▶ Given information
▶

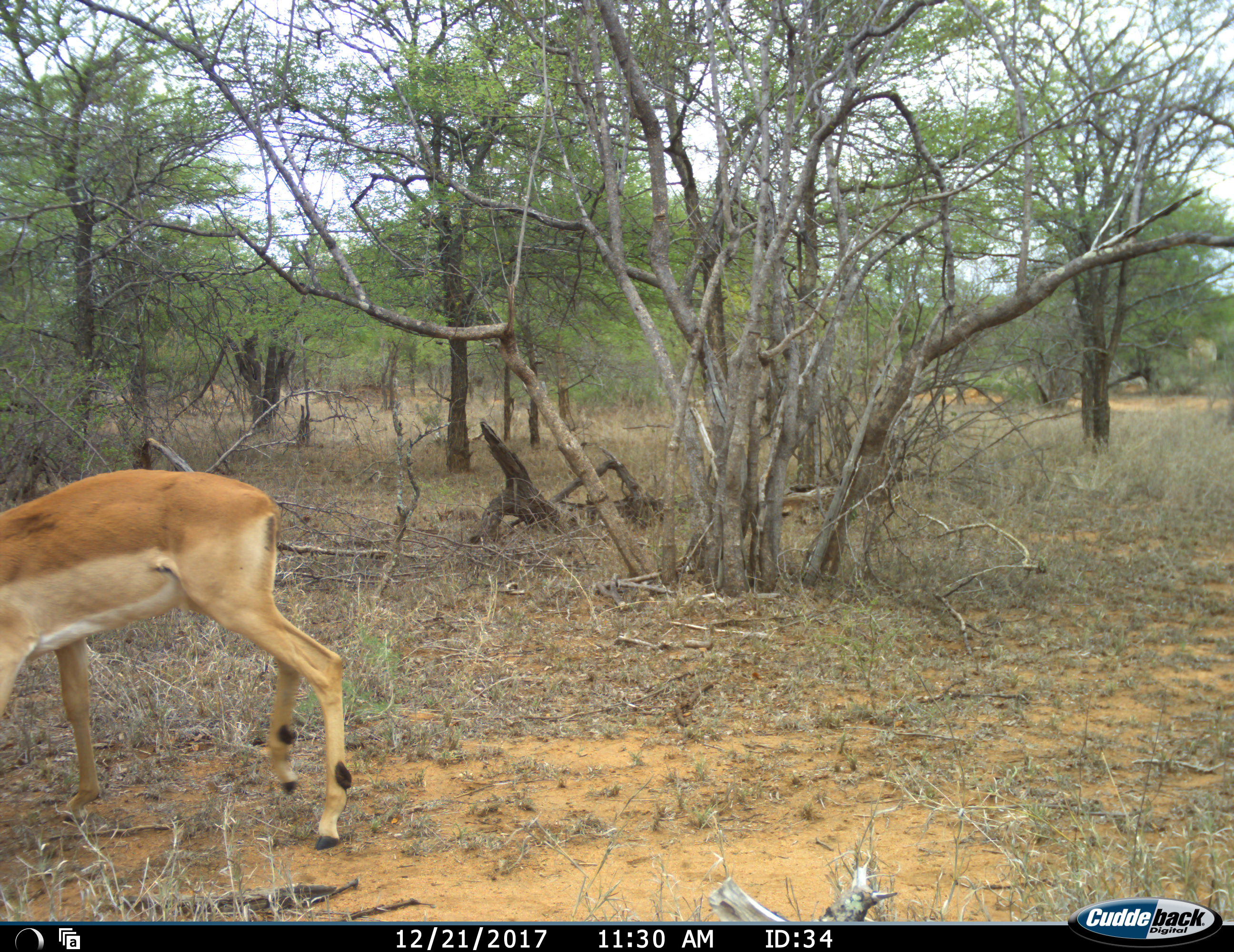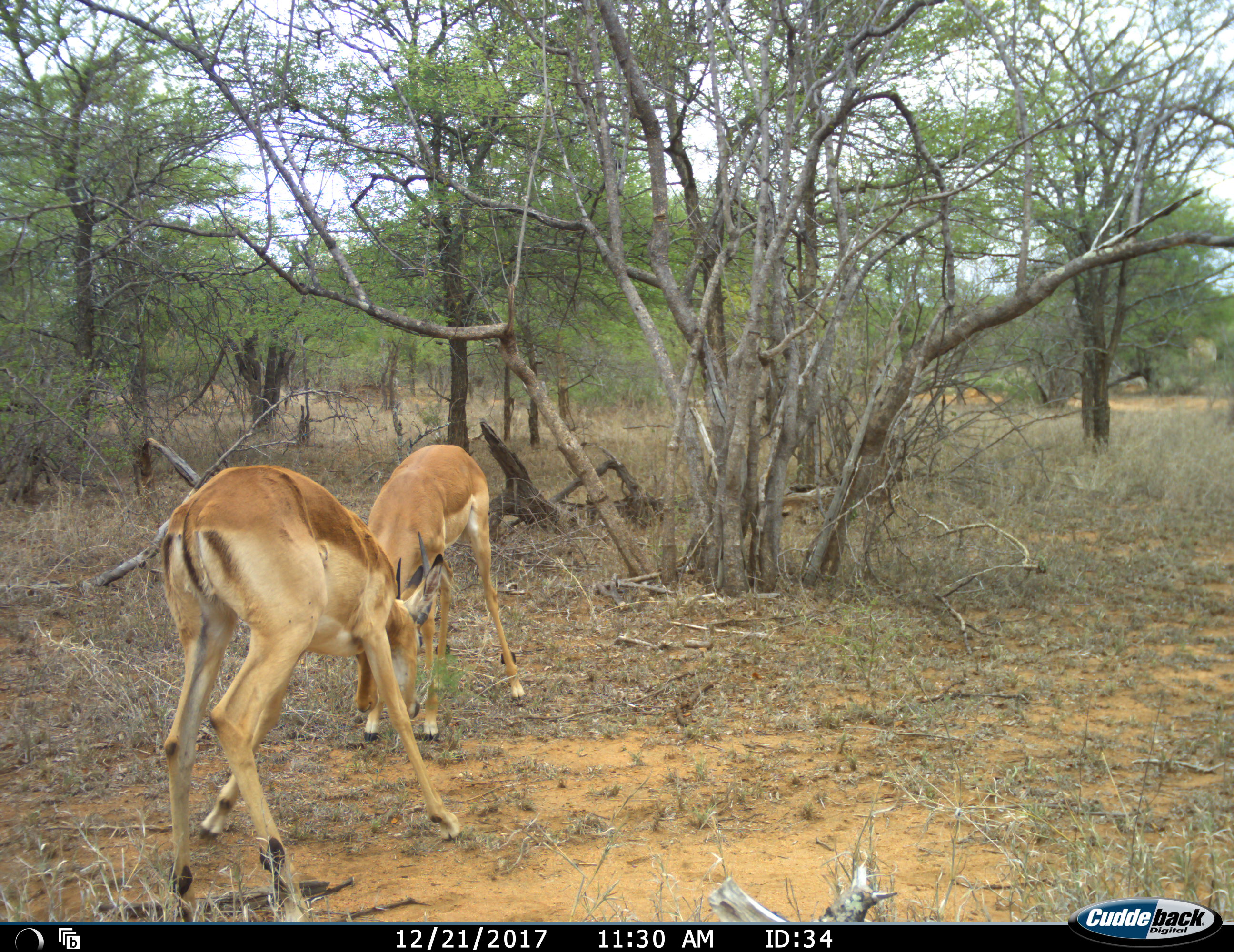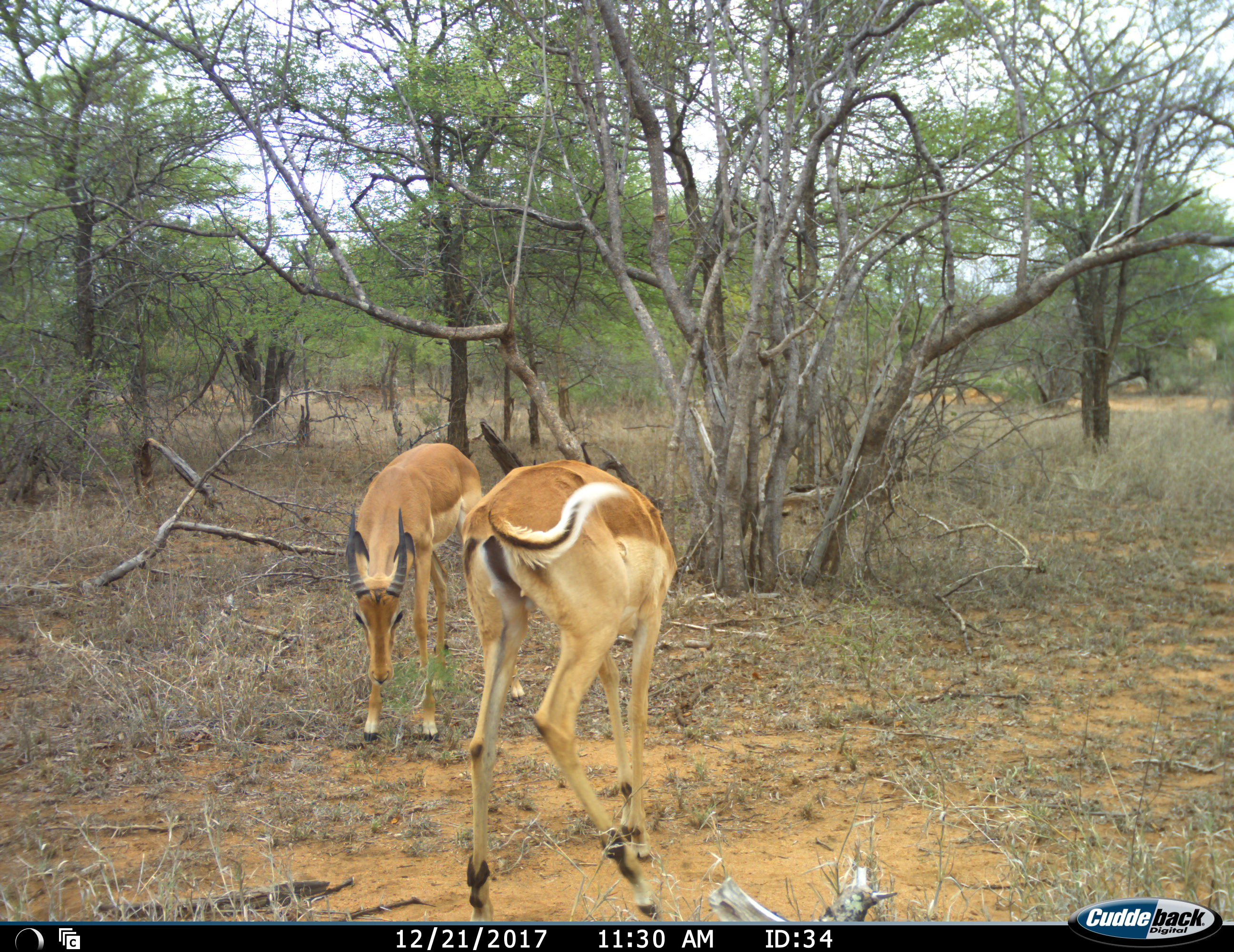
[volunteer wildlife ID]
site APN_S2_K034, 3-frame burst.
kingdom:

◀

▶ Task
Apart from the pictures, every line of the data above should be given again exactly.

▶ Exercise response
[volunteer wildlife ID]
site APN_S2_K034, 3-frame burst.
kingdom:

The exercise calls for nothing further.